Sebagian pengamat sosial
hanya sampai pada kesimpulan, bahwa kemiskinan dan wawasan, juga kecilnya
peluang sehingga anak-anak kita di desa tak bisa sampai ke pintu perguruan tinggi.
Juga sedikit yang bisa memberikan solusi agar mereka bisa memperoleh jatah
belajar dari anggaran negara yang triliunan rupiah itu.
Presiden juga mengatakan,
“Karya mahasiswa itu bukan hanya karya akademik, tetapi juga karya-karya berupa
teknologi solutif bagi masyarakat dan karya kewirausahaan sosial yang memecahkan
masalah sosial.”
Presiden mungkin belum
menerima masukan dari pengamat pendidikan bahwa tradisi di kampus-kampus itu
belum sepenuhnya sadar. Bahwa masyarakat menunggu karya ilmuwan, sehingga hari
ini kalkulator buatan narapidana di China masih menjadi alat bantu luas di Tanah
Air.
Hanya yang paling
rasional dan menjadi pemikiran bersama adalah kalimat Presiden Joko Widodo, “Pembentukan
pola pikir tersebut tentunya memerlukan dukungan berbagai pihak. Perguruan
tinggi misalnya, yang harus memberi kesempatan para mahasiswa untuk belajar
dari siapa saja, mengenai apa saja, sehingga diperlukan cukup banyak porsi
pembelajaran yang dilakukan di luar lingkungan kampus.”
Predator
Untuk pernyataan presiden
di paragraf atas, izinkan saya menyampaikan juga bahwa presiden kurang mendapat
laporan bahwa ada banyak pimpinan perguruan tinggi, yang telah menjelma menjadi
‘predator’ dengan mematikan harapan mahasiswa menjadi sarjana dengan ‘senjata’
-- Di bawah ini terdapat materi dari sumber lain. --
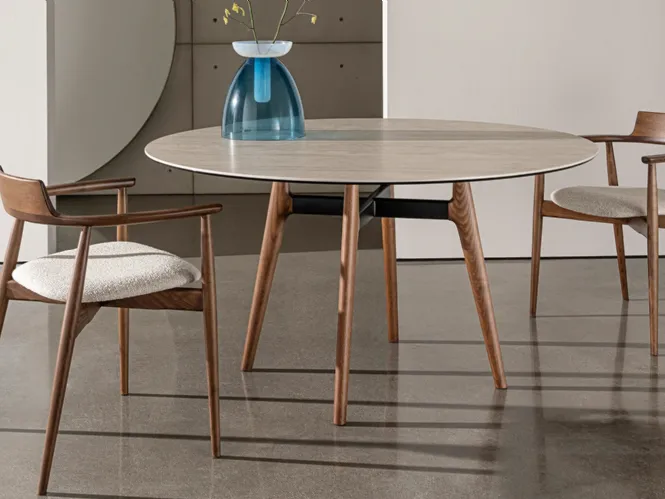 Sedia Xenial in legno con seduta imbottita di Sovet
mematikan bernama “pemutusan masa studi”, drop out (DO), bahkan lebih sadis lagi
dilakukan pada saat pandemi sedang membunuh manusia di berbagai belahan dunia,
dan itu dilakukan dengan sadar oleh rektor perguruan tinggi negeri (PTN) atau
Perguruan Tinggi Negeri Berbadan Hukum (PTNBH).
Kalimat terakhir
presiden, “Mahasiswa juga harus lebih aktif mencari sumber pembelajaran baru di
luar kampus, belajar apa saja, kepada siapa saja. Dengan perkembangan teknologi
digital sekarang ini, hal tersebut lebih mudah dilakukan.”
Kalimat itu sekaligus
meminta kepada jajaran kabinet dan pemerintah daerah untuk mengembangkan
ekosistem yang kondusif bagi pengembangan program Merdeka Belajar dan Kampus
Merdeka yang diinisiasi oleh pemerintah. Sekali lagi instruksi presiden ini
seperti memukul angin, karena rektor-rektor telah men-DO-kan mahasiswa dengan
alasan uang SPP.
Dari dalam istana negara
yang megah, presiden tidak melihat tangisan anak-anak bangsa yang telah ‘terbunuh’
oleh sistem yang dibangun para pemimpin perguruan tinggi yang bermental
predator.
Mereka bukan saja tidak
lagi merdeka, melainkan mereka telah ‘mati’. Masa depannya telah dibunuh para
kaum cerdik pandai yang diangkat dan bahkan dipilih oleh negara. Semua itu
berlangsung tanpa sedikitpun ‘kearifan’. Wallahu a’lam bissawab.